I can't be much of an Asian. I've never had green chickpeas (garbanzo to the Merkins). But I bought them from Trader Joe's anyway. They've sat in the freezer for the last month. The green peas, broad beans (fava beans to the Merkins) and pre-shelled edamame have all been scoffed, leaving behind these green versions of my favourite pulse/legume. Chana masala, made with the more usual yellow version of chickpeas, is a favourite standby in our kitchen. Whipped up with tinned chickpeas, tinned tomatoes and whatever Asian spices I have in the cupboard, every chana masala is an adventure in itself.
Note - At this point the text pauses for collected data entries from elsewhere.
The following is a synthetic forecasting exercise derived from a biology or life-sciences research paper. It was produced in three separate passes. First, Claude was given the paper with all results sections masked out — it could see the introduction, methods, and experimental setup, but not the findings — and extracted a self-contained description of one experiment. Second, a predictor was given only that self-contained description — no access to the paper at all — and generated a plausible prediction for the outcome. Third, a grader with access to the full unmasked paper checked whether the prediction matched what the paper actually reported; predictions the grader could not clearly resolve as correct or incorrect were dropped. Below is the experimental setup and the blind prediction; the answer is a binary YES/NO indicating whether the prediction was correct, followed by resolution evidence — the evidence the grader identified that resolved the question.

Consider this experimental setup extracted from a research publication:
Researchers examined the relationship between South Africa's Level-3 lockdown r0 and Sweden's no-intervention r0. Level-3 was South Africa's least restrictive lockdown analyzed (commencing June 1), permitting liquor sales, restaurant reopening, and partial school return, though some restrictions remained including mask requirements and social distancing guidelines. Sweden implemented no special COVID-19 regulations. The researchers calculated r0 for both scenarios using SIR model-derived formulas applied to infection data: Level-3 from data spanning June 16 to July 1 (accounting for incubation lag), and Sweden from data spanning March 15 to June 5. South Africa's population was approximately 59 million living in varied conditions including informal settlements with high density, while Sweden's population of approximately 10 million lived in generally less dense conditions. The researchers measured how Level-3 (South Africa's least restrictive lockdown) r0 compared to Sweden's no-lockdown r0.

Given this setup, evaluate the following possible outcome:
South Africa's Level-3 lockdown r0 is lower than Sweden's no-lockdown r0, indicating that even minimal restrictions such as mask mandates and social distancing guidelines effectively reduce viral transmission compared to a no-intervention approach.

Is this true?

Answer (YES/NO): YES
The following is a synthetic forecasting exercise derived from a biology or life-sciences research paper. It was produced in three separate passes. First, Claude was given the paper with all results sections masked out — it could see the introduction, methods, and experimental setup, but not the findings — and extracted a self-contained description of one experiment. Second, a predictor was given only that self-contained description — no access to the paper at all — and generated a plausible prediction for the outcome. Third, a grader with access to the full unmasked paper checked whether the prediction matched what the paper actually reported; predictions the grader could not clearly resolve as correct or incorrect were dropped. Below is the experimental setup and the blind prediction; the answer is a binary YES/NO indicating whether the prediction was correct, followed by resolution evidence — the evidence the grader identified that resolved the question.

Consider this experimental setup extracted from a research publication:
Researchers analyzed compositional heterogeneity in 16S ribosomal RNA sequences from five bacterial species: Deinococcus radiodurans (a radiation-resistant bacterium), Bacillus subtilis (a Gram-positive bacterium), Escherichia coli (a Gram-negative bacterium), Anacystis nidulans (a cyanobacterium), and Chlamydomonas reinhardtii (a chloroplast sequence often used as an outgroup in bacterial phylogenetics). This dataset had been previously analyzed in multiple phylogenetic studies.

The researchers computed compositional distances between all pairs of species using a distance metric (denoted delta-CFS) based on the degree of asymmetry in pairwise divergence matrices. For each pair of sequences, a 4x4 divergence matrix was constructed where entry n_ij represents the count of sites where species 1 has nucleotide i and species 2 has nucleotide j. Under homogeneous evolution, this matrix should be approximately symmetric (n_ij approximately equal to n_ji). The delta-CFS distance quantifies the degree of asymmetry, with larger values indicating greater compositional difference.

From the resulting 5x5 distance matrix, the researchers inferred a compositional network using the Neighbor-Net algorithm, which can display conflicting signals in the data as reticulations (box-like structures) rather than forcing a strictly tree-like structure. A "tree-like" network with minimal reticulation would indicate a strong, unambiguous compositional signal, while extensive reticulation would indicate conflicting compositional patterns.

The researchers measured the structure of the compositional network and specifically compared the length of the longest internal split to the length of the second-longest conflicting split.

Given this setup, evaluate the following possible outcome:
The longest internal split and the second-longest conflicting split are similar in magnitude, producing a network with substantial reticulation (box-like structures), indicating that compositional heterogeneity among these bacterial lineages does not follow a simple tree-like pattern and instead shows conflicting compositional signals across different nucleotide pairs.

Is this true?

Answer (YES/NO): NO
Especially when I get the chillies out (poor P... his poorly tummy can't take the heat).

So it was with a certain amount of suspicion that I opened the bag of frozen greenies today. We haven't had much luck with American frozen pulses. The broad beans are already too far gone for our preference of firmness. Which means we've been substituting it with edamame, which retains its bite a little better, for our other standby: beans and bacon. Anyhoo, a interweb search pulls up a rather tasty looking recipe for harbhara chaat. Seeing the chickpeas in a cone of newspaper reminded me of my childhood, buying kacang puteh from the little cart outside the cinema. We'd get to choose one cone each. My mother always went for the chickpeas, my father for the cashews, my brother for the sugar-coated peanuts. I *always* wavered between the fried lentils and the boiled chickpeas. Somehow, even though the chickpeas were the "healthier" option, I usually chose them.

Green chana

Back to those greenies. They were a little over-cooked. I swear I only allowed them to warm up in boiling water for 2 minutes. Still. Beats soaking dried beans overnight and boiling for an hour. Not having the best stocked kitchen around, I substituted the onions with shallots and the green chilli with red jalapeno. Amazingly, there was a very old and wrinkled mango and lemon in the fruit drawer, so in they went. As for the spices, I'd be mortified if I didn't at least have cumin, coriander and ginger, so it wasn't too difficult to cobble together some chaat masala, after this recipe. Of course, without the powdered dried mango, it won't be the same.

Spices

Served with our current pseudo-Asian rice fave, fake biryani, consisting of whatever long-grain rice we have (usually Thai, but sometimes basmati), cardamom, random nuts (pumpkin seeds at the moment) and cranberries. (Yes, cranberries. Not a fan of sultanas, me. So I can't even make fake British-Asian biryani.) Don't knock it till you try it: sweet/sour dried fruit in rice works. Ask the Persians, inventors of polo, which inspired biryani, which inspired this:

Biryani-inspired rice

I love pretending I can cook. And at times like these, when everything comes together even though nothing is authentic, I really feel like I can tackle anything. (Don't mention the pizza...)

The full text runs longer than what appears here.